The manual even emphasises that the new state does not have to do things especially well: “The host nation doing something tolerably is normally better than us (the United States) doing it well.”

But the doctrine has not yet worked through to changing the culture of how to spend aid money, either through USAid, or the Pentagon which runs its own aid programme.

Detailed, well-researched article – worth a reflective read. Originally, I was reviewing articles spinning from the UN report describing continued expansion in the opium trade. This one – at least – tries to examine more of the cause-and-effect relationships affecting the whole country.



  1. bobbo says:

    Yep===name just even only just ONE BushCo program that is not corptheftocracy in disguise. No local bidders (no bidding at all?) is routine in Iraq and New Orleans as well.

    Think ethanol is an oil savings program??? Nope. Just more corporate welfare/payback/fraud. BushCo is certainly the WORST of this evil practice, but not alone.

  2. moss says:

    Sadly, there’s little or nothing new about our nation’s failures at foreign policy. We inherited the old colonial model – just as the Brits and French and their peers were being kicked out of their national versions of manifest destiny. Never missed a beat. Never changed a thing.

    What we had going was good will from having stepped in from the safety of Fortress America to bring the largest industrial machine in the world to bear on the Axis. We’ve poured that all down the rathole of imperialism as quickly as we could.

    From Asia to the Middle East to Africa, American foreign policy has been a closed shop. No real disagreement between Tweedledee and dumber over the past half-century and more.

    Not that I’m cynical about it, you understand. But, the Ugly American was written in 1958 about policies already in place.

  3. grog says:

    it’s not really bush’s fault — most americans hate non-americans, most just don’t have the balls to come out and say so, that’s why no politician will authorize giving aid directly to the people.

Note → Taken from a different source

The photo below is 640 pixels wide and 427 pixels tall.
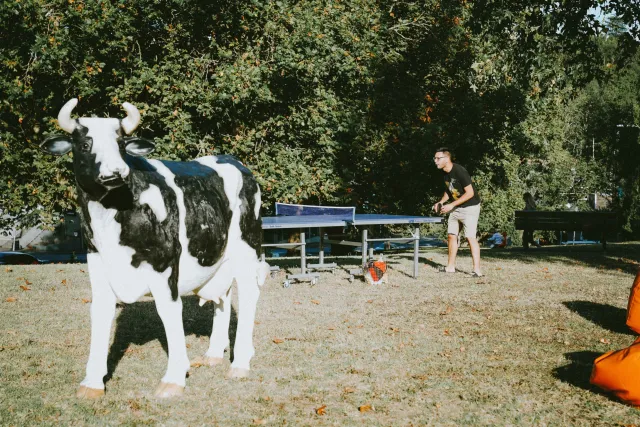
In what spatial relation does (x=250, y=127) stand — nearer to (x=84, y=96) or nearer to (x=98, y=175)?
(x=84, y=96)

    you think i’m kidding? go ahead — name a country whose people you really like; i bet you either just made something up or it’s just the country your ancestors came from, or someplace you had a nice vacation, and i bet most countries on your list don’t need foreign aid.

    now, name a country whose people you really dislike; long list, eh?

    now picture giving away tax dollars to people in a foreign country — even liberals recoil at the idea of some corrupt jerk taking it all for themselves

    but what do you do? how can we see to it that our money is being spent on feeding and schooling the people we claim to be liberating?

    i don’t know, either — what a clusterf**k

  4. ScruffyDan says:

    The same goes for Canada, and I imagine most other western nations. Aid money is really just an industry subsidy in disguise.

  5. OmarThe Alien says:

    I betcha Halliburton knows how to do that dance.

  6. joshua says:

    #3…..grog….I can honestly say that there isn’t a single country I dislike or hate. But, I do have a list a half mile long of GOVERMENTS that I have a healthy dislike of. From outright dictatorships to the more subtle forms of oppression by these goverments on their own people or others.

    I like to feel that on a person to person basis, there would be far more individuals that like most people from places other than their own country, than people who just hate or dislike most other people.

  7. Peggy Kelsey says:

    The way that international aid works in Afghanistan is well documented in Sarah Chayes’s book, The Punishment of Virtue. (Besides, it’s a good read.)

    When I was in Afghanistan 4 years ago, I discovered that Church World Service is working in a good way. They select programs that Afghans have already started and gives them money and training so that they can do their work better. Their entire staff in Afghanistan when I was there was Muslim, so there wasn’t any hidden conversion agenda. Also, Kiva (www.kiva.org) is a way that you can help an individual Afghan by giving them a small business loan. I believe that the main reason these organizations have such a good effect is that they are not tied to any government agencies or agendas.